TASK DIRECTIONS: Output the lines below as a Markdown table with columns "Row" and "Line," one numbered row per line, from the line containing "Which of these applies: is" through the last line, inclusive, skipping blank lines.
· · ·
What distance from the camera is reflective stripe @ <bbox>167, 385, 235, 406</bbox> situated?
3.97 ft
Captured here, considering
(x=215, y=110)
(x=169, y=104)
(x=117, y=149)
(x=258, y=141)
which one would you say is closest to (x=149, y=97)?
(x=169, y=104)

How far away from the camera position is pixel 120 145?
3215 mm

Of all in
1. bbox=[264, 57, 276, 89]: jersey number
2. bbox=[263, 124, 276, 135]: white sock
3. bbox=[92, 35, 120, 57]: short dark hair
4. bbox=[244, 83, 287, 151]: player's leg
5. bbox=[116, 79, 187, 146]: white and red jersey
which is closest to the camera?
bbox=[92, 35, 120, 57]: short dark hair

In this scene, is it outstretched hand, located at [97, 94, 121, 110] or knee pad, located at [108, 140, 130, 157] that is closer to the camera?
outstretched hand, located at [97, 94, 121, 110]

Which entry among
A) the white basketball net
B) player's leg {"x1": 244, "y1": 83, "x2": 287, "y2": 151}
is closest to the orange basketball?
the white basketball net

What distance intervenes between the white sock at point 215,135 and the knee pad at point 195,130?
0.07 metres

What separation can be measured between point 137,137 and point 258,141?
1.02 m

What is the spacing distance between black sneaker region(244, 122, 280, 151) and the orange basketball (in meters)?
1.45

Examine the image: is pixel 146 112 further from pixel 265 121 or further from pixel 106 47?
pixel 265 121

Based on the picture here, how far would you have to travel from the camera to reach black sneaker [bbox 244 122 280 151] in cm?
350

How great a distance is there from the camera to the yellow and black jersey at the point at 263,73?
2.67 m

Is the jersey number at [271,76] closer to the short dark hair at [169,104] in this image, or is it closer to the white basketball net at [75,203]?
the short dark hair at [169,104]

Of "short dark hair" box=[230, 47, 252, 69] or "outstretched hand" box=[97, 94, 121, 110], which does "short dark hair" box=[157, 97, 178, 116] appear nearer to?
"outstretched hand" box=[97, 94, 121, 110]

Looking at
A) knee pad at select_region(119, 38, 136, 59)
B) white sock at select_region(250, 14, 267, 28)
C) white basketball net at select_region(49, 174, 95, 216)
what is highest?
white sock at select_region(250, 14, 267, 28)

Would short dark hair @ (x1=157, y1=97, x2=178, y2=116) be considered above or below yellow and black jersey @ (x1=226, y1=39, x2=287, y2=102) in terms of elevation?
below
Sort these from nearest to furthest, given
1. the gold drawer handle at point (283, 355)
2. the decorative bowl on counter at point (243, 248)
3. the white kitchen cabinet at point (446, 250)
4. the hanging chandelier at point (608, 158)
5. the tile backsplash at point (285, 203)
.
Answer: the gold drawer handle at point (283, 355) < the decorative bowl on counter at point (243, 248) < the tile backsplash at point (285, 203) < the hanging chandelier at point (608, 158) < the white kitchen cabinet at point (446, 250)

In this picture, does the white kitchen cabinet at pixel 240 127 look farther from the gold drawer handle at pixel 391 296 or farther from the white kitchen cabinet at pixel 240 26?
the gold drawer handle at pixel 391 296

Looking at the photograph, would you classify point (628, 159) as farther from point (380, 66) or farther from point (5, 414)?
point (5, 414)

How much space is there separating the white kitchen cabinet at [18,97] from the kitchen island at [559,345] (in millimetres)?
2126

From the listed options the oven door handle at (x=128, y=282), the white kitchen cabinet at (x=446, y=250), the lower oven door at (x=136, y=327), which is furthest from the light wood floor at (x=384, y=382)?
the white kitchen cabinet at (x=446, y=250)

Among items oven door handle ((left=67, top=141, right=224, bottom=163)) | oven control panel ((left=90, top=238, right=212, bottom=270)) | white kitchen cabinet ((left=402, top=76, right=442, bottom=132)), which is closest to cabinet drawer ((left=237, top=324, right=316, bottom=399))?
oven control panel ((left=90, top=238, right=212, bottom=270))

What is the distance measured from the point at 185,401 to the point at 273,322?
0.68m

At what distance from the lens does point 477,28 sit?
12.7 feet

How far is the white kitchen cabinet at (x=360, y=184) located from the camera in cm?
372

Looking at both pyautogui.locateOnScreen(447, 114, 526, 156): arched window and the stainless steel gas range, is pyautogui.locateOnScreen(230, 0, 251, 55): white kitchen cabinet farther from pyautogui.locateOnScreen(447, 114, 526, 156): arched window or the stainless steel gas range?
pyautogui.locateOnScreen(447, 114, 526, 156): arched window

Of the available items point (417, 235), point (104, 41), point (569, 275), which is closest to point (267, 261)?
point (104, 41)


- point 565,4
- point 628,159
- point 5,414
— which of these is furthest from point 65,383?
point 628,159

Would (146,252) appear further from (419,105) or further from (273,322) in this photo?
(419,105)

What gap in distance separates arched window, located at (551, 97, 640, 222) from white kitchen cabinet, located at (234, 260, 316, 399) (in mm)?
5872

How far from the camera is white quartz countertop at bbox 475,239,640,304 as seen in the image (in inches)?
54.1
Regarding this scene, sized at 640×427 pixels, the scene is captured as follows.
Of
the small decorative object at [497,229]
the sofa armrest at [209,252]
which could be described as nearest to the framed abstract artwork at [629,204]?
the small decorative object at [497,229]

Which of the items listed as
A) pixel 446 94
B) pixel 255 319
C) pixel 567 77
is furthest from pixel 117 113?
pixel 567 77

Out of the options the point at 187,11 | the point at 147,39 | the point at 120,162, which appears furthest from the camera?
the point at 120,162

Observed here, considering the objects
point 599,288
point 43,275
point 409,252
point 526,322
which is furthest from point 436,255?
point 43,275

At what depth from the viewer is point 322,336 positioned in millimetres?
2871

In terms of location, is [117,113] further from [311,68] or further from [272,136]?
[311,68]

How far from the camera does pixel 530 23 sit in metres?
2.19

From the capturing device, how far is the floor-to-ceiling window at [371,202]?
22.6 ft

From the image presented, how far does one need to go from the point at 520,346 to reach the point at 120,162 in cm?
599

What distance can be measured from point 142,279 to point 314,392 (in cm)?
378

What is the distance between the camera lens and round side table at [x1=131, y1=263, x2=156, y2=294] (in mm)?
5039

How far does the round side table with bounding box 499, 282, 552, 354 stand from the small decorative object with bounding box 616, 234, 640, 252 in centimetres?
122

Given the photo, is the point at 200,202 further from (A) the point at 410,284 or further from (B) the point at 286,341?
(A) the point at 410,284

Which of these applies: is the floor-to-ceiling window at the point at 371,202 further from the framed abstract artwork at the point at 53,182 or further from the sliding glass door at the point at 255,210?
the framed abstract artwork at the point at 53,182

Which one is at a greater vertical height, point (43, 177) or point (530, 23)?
· · ·
OUTPUT FOR THIS EXERCISE:
| Row | Line |
|---|---|
| 1 | Which of these applies: is the floor-to-ceiling window at the point at 371,202 further from the framed abstract artwork at the point at 53,182 or further from the sliding glass door at the point at 255,210? |
| 2 | the framed abstract artwork at the point at 53,182 |
| 3 | Which one is at a greater vertical height, point (43, 177) or point (530, 23)? |